- Aubrey Keith/Netflix
- Chinese and American employees work together at Fuyao
As the possibility of another recession looms, Americans are reminded of what happened in 2008, when thousands of people lost their jobs, homes, and cars. American Factory, a Netflix documentary produced by Barack and Michelle Obama’s post-presidency production company, tackles those who lost their jobs making cars. The film follows the site of a former General Motors plant, and the laid-off employees who return there when it is bought by Chinese glass company Fuyao and transformed into Fuyao Glass America (FGA). While promising at first, the situation creates culture clashes that leave the future of the plant and its employees on shaky ground.
In 2016, Fuyao reopened a former GM plant outside of Dayton, Ohio, and hired hundreds of employees. Some had previously lost their jobs at GM, and others were workers and supervisors from factories in China. It all seems good and well at first, with Dayton workers thrilled to have jobs again, and the Chinese chairman of the factory, billionaire Cao Dewang, thrilled to be making money in America.
But then things start to shift. Workers who previously worked at GM are making half of the wages they used to. There are safety concerns, like cramped spaces and shattering glass.
Throughout the film, there are scenes of employee meetings at FGA, which are separated into groups of American employees and Chinese employees. Both sets of employees see the other as “the foreigner” and both have frustrations about the other’s work ethic. The Americans think the Chinese work too hard and too long and don’t take seriously the health and safety regulations in America. The Chinese workers think Americans don’t work hard enough. They listen to their Chinese supervisors explain in a factual manner that “everyone who grows up in the U.S. is overconfident” and “Americans love being flattered to death,” even as a large portrait of the chairman hangs in the FGA building.
When one Chinese supervisor asks if they can make the Americans do mandatory overtime and work weekends, the whole room laughs. They don’t understand why Americans can’t work as hard as the employees in the Chinese factory, who work longer days and weekends without complaining (the eight-hour workday is a standard created during the Industrial Revolution to prevent labor abuse). Looming over all of this is the fact that the factory adamantly tries to quash any talk of unions — at the factory’s opening ceremony, Ohio senator Sherrod Brown makes remarks that end with a pro-union sentiment. Afterward, an American supervisor says, “I’m gonna have to kill a senator.” (He is later fired and believes the union to be a good thing.)
When several of the American supervisors take a trip to see the Fuyao factory in China, they are met with open arms and an elaborate party that includes choreographed songs and dances about “intelligent and lean manufacturing” and “market response” that bring one American to tears. The headquarters is bright, jubilant, and passionate, compared to the dreariness of Dayton and its vacant-eyed employees.
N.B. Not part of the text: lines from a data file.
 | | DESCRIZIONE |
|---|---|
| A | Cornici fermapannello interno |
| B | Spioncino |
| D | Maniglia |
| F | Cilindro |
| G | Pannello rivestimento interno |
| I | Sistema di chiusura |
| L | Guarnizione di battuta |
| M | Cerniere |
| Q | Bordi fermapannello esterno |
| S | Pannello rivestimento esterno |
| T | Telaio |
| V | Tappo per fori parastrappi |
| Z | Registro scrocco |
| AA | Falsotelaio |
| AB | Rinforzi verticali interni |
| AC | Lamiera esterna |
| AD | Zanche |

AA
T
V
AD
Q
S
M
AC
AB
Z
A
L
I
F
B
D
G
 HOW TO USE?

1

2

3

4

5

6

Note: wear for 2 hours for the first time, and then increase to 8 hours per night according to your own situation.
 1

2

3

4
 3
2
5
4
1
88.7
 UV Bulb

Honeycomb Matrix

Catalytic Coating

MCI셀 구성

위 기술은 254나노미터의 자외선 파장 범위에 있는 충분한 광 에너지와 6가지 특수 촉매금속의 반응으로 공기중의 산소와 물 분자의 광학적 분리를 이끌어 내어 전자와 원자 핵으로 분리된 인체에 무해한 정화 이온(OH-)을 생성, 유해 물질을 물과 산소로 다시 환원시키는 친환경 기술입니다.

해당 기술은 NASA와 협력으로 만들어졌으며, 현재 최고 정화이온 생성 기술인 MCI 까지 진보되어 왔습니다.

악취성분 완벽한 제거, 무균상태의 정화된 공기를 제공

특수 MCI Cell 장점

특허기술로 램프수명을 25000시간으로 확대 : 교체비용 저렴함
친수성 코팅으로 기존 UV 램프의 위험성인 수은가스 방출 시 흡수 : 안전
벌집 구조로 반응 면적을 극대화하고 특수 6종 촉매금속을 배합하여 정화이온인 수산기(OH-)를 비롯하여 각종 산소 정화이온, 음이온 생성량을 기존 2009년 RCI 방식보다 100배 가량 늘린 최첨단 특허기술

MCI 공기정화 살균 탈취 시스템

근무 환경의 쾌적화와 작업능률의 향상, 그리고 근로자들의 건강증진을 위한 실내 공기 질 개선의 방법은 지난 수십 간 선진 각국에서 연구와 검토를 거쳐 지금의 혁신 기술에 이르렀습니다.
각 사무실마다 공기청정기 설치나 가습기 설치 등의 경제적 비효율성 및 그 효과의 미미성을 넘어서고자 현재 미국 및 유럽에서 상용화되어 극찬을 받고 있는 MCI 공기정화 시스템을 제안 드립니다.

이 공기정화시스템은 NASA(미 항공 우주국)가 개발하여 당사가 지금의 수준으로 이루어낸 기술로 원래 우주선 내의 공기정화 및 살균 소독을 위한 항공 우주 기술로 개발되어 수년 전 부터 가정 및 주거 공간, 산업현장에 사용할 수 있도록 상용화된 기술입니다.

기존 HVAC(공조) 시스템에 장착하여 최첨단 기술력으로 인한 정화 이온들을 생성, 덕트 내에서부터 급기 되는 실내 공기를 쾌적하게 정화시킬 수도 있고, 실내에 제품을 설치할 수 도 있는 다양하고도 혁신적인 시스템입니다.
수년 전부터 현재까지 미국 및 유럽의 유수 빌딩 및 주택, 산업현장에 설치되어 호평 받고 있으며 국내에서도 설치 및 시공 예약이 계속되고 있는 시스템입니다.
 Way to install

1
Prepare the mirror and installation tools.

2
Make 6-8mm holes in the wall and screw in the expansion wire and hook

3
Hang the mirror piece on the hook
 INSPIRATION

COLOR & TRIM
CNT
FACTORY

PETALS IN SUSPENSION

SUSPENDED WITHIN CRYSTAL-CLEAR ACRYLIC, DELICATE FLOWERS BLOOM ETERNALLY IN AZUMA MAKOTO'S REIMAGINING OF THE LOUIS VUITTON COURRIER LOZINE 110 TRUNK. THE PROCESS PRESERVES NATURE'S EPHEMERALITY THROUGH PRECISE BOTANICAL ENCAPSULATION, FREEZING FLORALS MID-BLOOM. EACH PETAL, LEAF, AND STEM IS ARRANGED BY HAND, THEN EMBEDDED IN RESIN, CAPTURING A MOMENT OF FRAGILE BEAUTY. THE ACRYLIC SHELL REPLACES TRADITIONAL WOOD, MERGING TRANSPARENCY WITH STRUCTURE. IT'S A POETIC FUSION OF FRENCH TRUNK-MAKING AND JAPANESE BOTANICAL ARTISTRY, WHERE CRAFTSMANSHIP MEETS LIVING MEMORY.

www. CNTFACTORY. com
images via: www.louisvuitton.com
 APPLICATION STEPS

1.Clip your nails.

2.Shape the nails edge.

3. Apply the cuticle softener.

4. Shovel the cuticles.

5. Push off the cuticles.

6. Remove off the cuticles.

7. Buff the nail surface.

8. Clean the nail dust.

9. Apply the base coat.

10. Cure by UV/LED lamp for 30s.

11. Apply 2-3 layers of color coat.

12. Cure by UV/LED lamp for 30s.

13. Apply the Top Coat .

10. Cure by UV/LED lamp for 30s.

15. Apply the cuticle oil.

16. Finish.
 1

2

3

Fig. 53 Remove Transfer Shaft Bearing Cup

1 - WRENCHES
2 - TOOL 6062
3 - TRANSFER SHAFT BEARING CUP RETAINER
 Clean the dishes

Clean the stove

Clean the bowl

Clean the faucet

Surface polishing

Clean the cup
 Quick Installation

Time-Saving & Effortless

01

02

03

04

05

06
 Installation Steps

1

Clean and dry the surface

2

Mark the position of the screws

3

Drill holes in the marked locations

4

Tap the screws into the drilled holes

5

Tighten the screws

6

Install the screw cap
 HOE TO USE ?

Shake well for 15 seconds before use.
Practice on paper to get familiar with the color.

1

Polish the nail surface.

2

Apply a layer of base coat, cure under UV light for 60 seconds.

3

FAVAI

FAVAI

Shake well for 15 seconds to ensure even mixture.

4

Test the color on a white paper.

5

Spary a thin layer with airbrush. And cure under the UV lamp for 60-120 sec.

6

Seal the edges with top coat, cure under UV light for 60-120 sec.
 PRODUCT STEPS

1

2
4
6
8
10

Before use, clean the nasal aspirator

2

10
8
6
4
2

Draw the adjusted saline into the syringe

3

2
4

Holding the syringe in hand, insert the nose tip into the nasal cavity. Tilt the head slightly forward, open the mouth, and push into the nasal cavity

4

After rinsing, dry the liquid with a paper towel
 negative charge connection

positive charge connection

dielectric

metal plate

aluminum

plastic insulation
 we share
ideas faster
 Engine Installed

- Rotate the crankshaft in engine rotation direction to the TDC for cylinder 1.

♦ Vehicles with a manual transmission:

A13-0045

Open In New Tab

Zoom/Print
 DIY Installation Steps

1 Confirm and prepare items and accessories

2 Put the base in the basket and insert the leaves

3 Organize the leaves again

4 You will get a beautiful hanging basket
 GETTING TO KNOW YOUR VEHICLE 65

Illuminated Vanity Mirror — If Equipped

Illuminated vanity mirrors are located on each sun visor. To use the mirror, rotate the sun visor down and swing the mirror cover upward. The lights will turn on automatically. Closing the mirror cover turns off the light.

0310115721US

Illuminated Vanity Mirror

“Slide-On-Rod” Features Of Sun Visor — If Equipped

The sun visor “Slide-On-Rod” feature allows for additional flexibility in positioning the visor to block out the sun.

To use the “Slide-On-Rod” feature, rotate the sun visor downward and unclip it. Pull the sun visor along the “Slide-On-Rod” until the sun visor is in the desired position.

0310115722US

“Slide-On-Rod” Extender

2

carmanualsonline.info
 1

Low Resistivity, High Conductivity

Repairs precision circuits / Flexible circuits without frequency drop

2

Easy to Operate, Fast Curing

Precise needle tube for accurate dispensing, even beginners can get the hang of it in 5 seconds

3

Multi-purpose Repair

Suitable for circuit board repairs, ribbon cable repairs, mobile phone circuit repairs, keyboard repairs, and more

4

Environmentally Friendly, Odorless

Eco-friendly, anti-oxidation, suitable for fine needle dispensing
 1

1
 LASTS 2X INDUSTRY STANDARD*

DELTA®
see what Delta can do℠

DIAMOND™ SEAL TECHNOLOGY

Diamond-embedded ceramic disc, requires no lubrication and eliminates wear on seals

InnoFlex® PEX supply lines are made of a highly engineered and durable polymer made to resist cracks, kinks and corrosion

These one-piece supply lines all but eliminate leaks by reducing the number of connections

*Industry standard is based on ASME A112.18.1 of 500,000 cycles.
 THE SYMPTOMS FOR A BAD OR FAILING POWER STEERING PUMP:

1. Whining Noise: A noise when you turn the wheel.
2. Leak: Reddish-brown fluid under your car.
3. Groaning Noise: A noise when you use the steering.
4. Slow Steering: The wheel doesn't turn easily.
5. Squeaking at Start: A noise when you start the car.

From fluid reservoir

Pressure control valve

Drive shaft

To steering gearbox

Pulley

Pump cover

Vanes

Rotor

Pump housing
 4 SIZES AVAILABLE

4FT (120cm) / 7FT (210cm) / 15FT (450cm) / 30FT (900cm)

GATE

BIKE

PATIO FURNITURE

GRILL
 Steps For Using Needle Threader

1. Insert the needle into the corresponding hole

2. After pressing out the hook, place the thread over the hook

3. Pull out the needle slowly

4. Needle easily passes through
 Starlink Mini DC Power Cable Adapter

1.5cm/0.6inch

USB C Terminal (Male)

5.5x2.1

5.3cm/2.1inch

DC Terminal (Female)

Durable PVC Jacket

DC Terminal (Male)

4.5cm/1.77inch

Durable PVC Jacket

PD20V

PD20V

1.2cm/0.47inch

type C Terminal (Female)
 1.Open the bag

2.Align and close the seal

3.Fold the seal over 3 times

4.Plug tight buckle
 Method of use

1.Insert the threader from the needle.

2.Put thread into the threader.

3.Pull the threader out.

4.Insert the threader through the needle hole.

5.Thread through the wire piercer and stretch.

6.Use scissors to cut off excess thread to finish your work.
But, it turns out, contrary to the chairman’s proclamations, the factory workers in China are tired too. They work long hours and rarely see their kids. One worker says, “I’m tired but I have no choice.” In America, the Chinese workers are far from their families and share an apartment with several other workers.
American Factory’s strength lies in its ability to highlight the differences between American and Chinese work culture in insightful, bleak, and funny ways, simply by putting two contrasting scenes next to each other. It doesn’t feel like there’s the manipulative editing or overt editorializing often found in documentaries. Instead, the filmmakers — Ohio residents Julia Reichert and Steven Bognar — remain in gray space where is there is no single right answer. Both sides have beneficial approaches to labor, but neither is ideal for the workers. Then again, the crux of capitalism is that ideal conditions remain out of reach for most workers. At the end of the film, FGA is in the midst of replacing workers with automated machines, and the cycle continues.